= Work task =
All of the data below should be set down again verbatim, without any images.
======
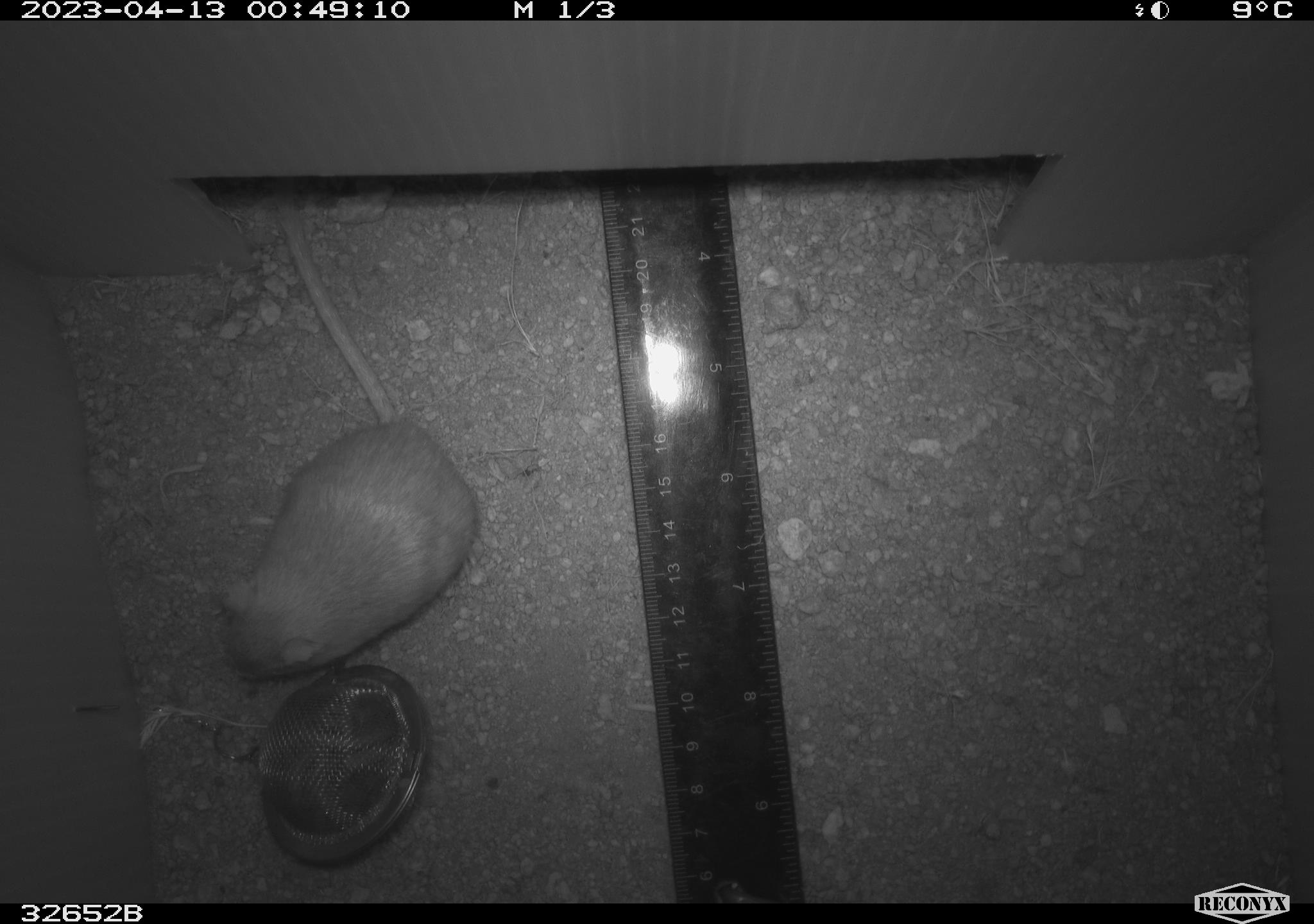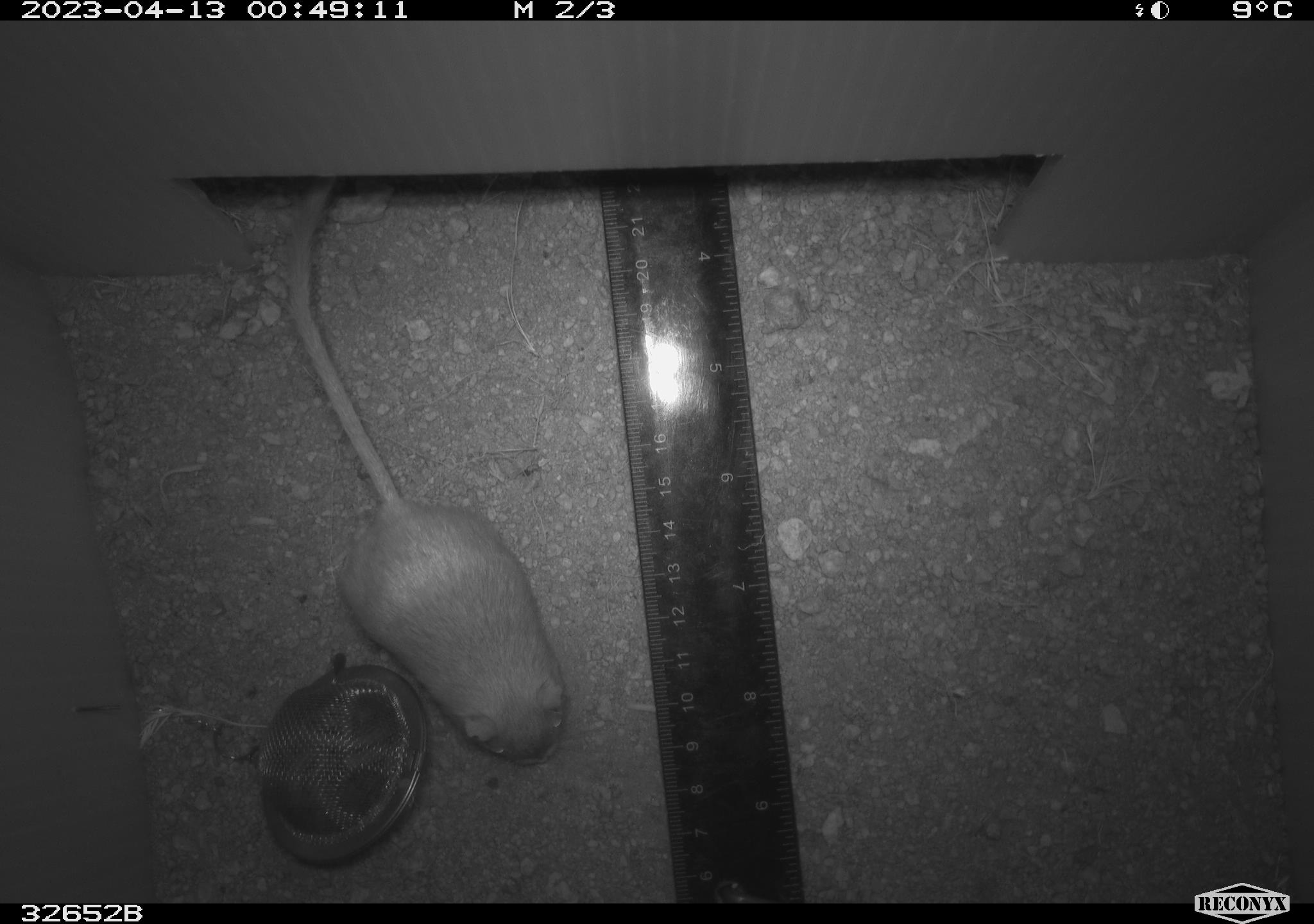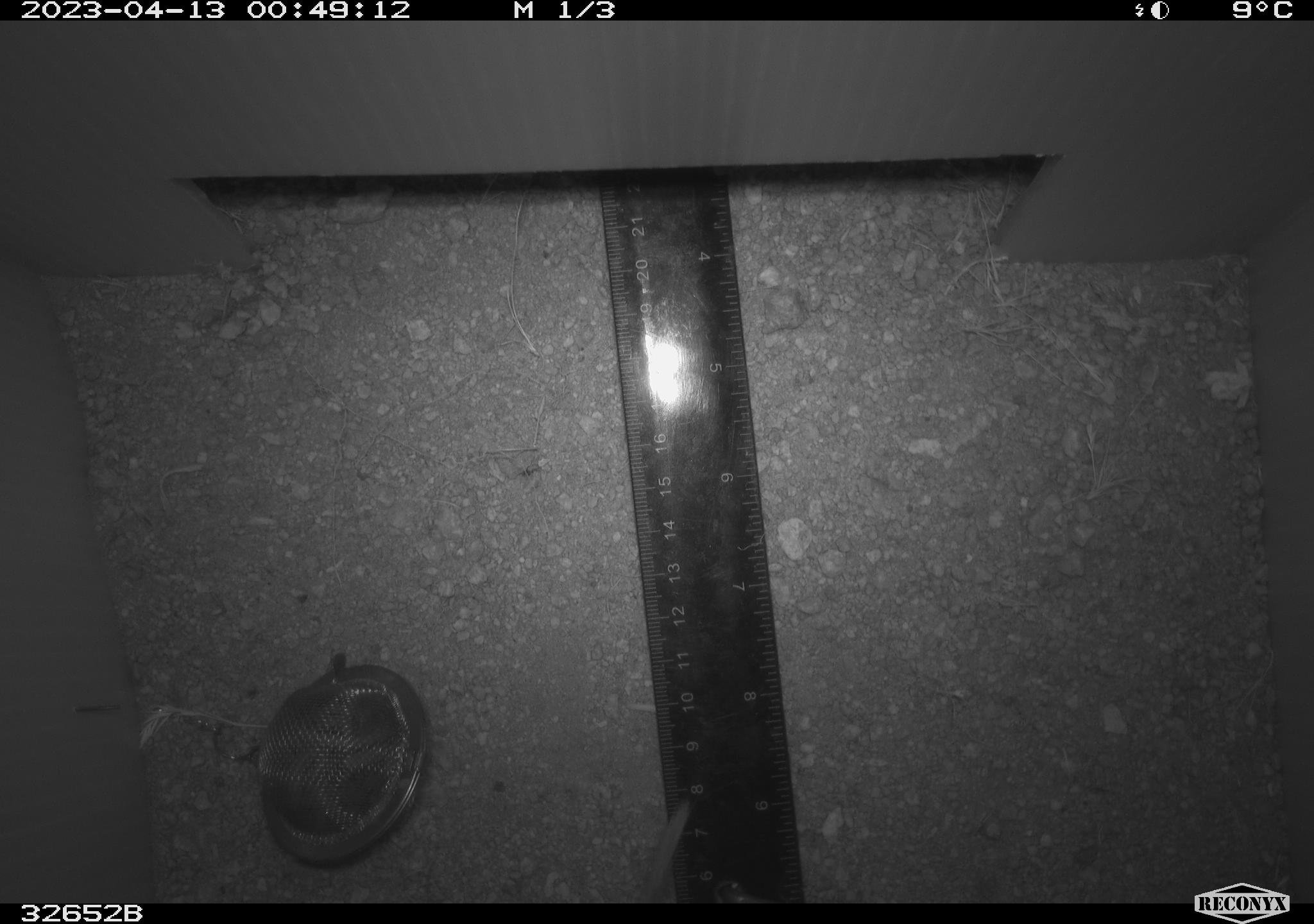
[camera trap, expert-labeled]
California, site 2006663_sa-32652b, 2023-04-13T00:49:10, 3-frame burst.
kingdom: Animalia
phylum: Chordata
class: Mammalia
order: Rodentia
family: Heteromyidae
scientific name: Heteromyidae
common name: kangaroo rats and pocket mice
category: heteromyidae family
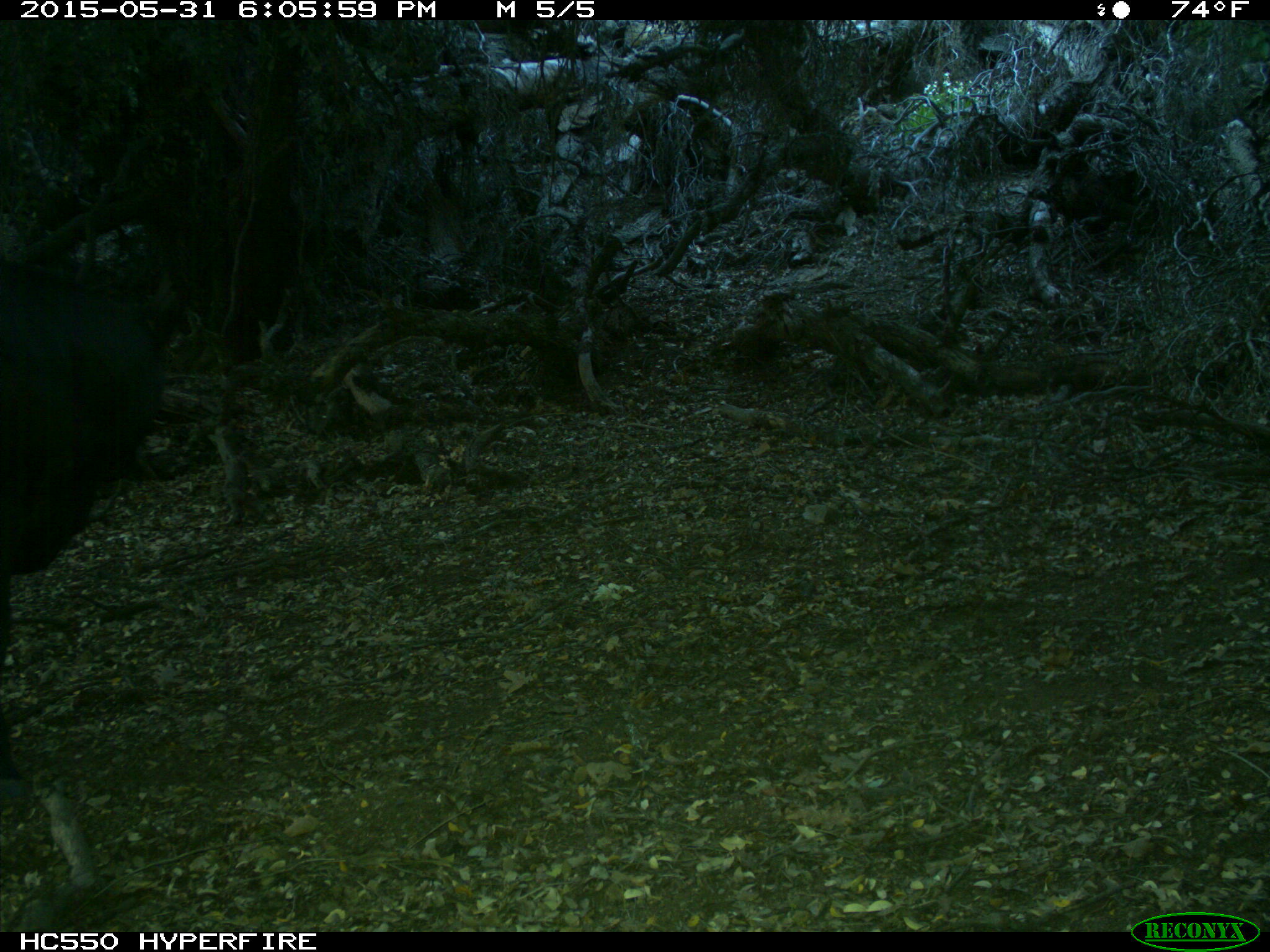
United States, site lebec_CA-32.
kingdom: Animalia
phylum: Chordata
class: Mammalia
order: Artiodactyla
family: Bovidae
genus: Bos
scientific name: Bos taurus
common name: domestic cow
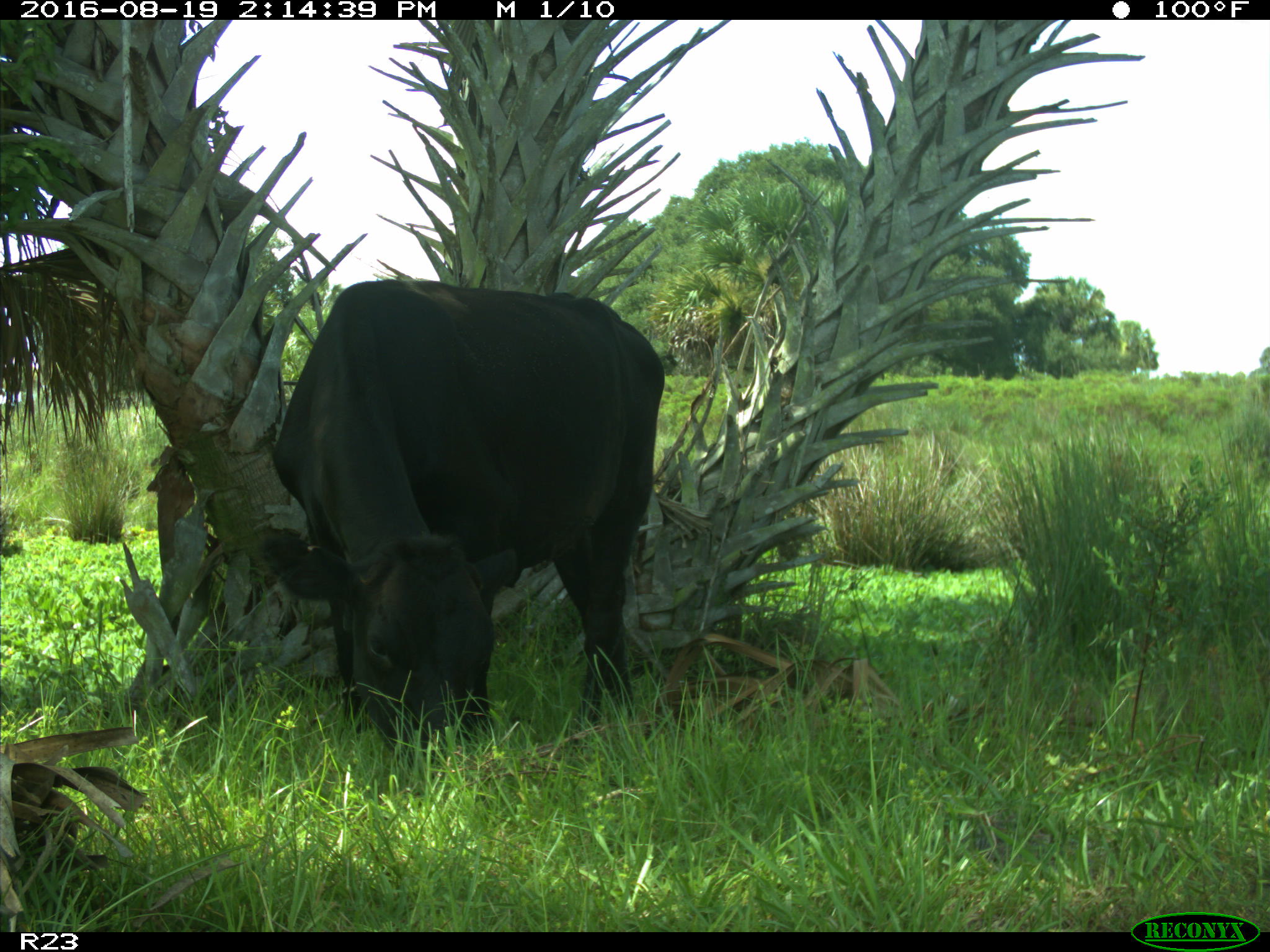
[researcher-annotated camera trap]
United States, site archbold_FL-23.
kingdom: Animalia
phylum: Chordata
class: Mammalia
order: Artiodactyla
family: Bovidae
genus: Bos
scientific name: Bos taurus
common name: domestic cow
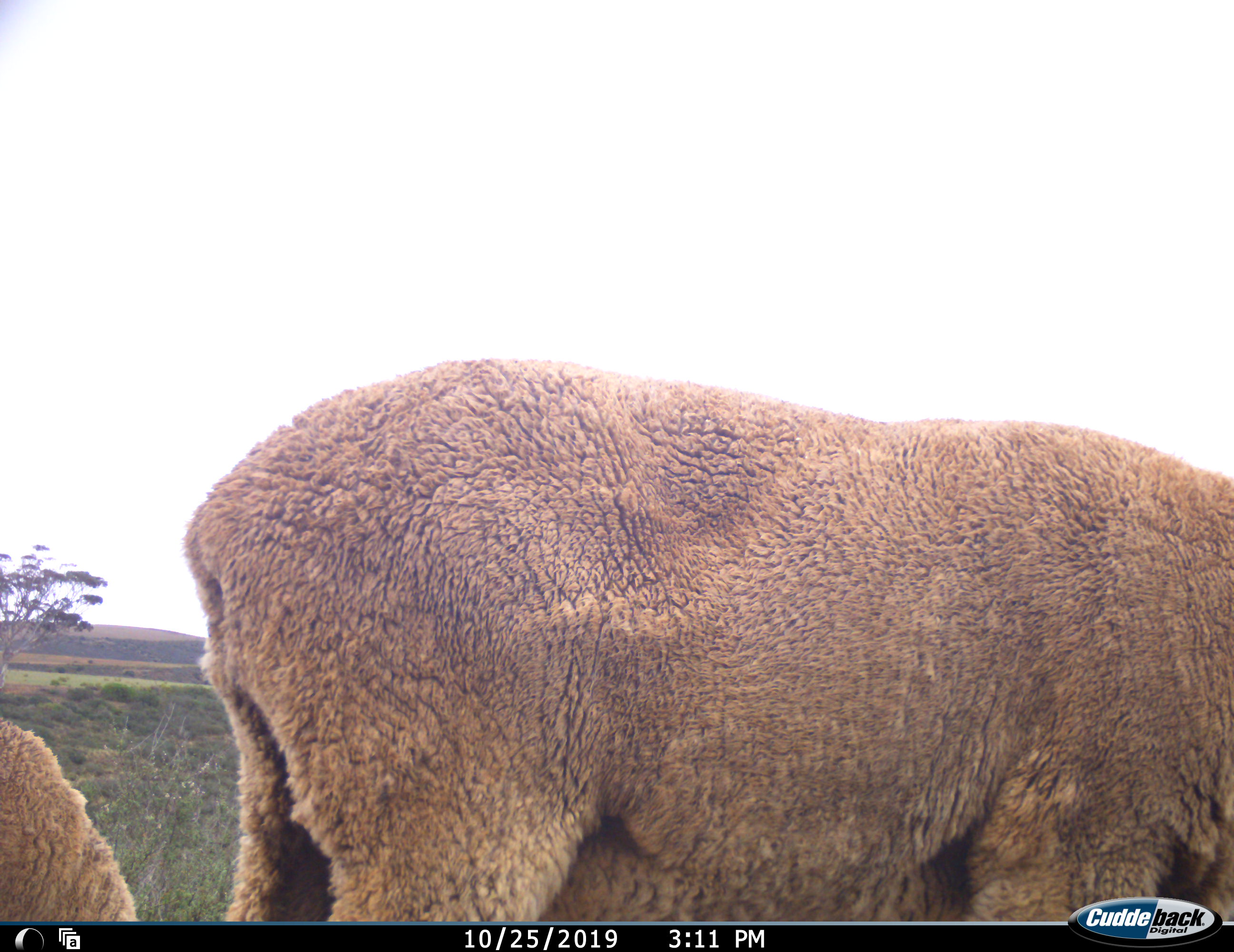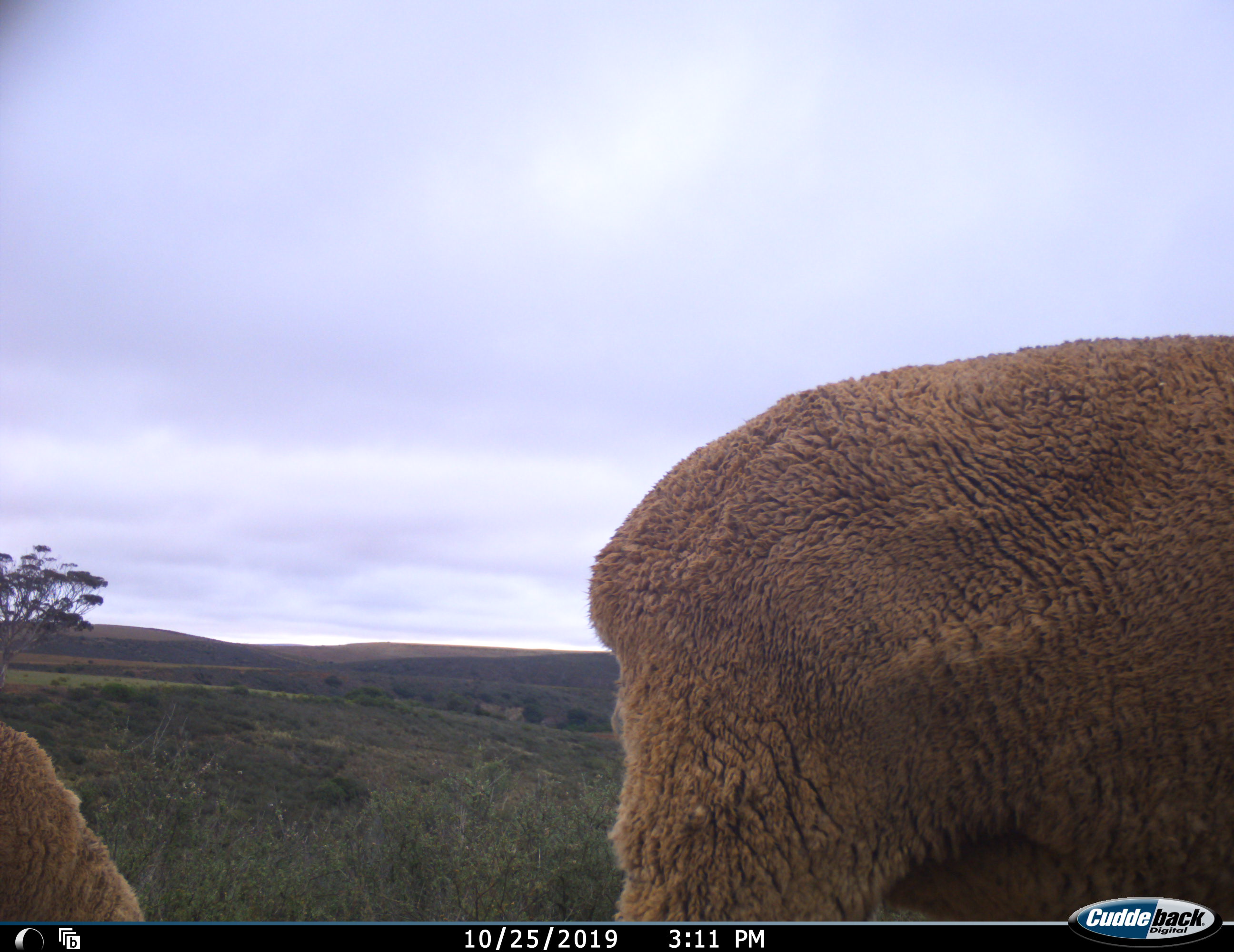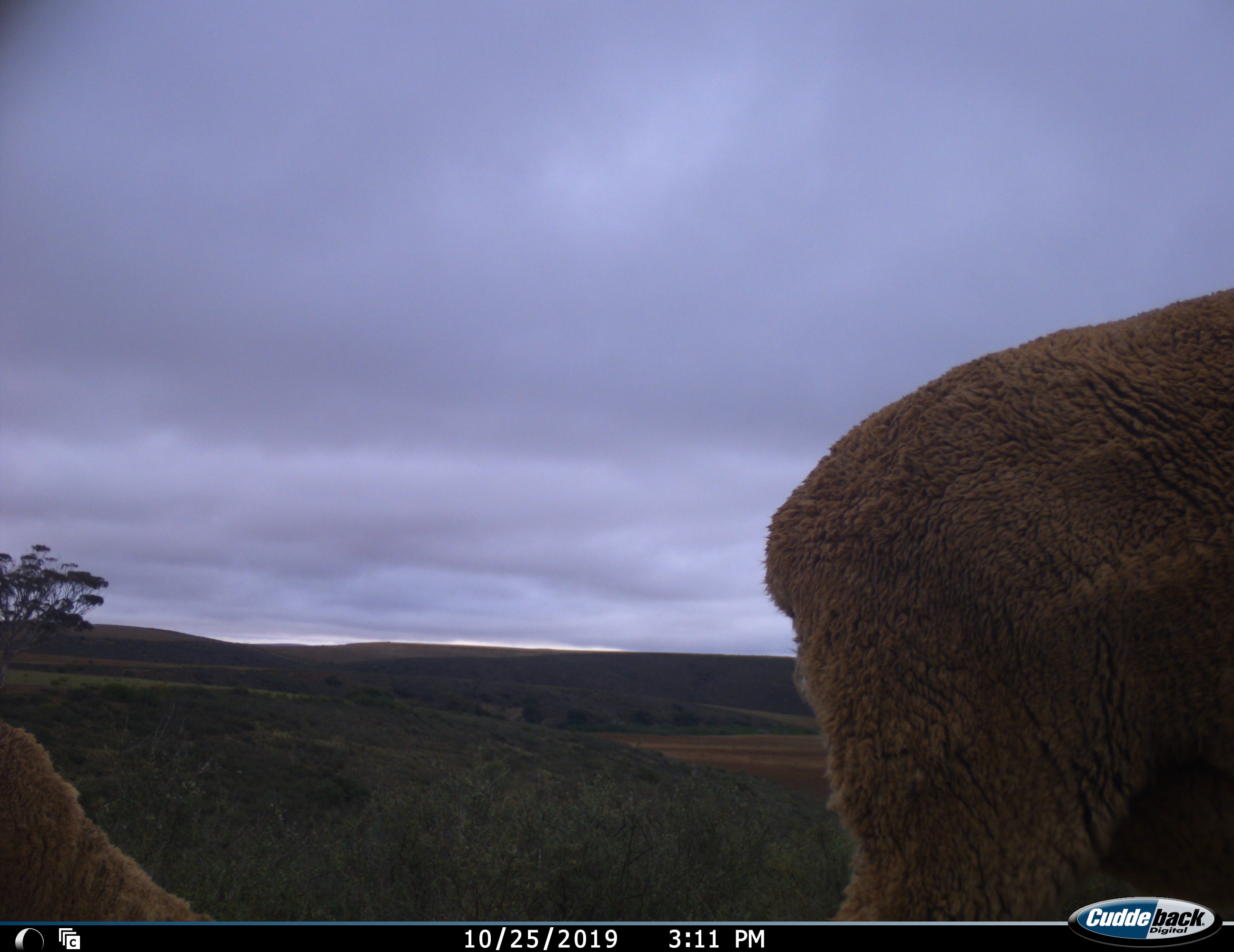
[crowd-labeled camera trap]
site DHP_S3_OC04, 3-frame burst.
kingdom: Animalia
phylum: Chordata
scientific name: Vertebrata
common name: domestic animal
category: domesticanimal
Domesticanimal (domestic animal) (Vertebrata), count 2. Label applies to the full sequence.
======
= The answer =
[camera trap, expert-labeled]
California, site 2006663_sa-32652b, 2023-04-13T00:49:10, 3-frame burst.
kingdom: Animalia
phylum: Chordata
class: Mammalia
order: Rodentia
family: Heteromyidae
scientific name: Heteromyidae
common name: kangaroo rats and pocket mice
category: heteromyidae family
United States, site lebec_CA-32.
kingdom: Animalia
phylum: Chordata
class: Mammalia
order: Artiodactyla
family: Bovidae
genus: Bos
scientific name: Bos taurus
common name: domestic cow
[researcher-annotated camera trap]
United States, site archbold_FL-23.
kingdom: Animalia
phylum: Chordata
class: Mammalia
order: Artiodactyla
family: Bovidae
genus: Bos
scientific name: Bos taurus
common name: domestic cow
[crowd-labeled camera trap]
site DHP_S3_OC04, 3-frame burst.
kingdom: Animalia
phylum: Chordata
scientific name: Vertebrata
common name: domestic animal
category: domesticanimal
Domesticanimal (domestic animal) (Vertebrata), count 2. Label applies to the full sequence.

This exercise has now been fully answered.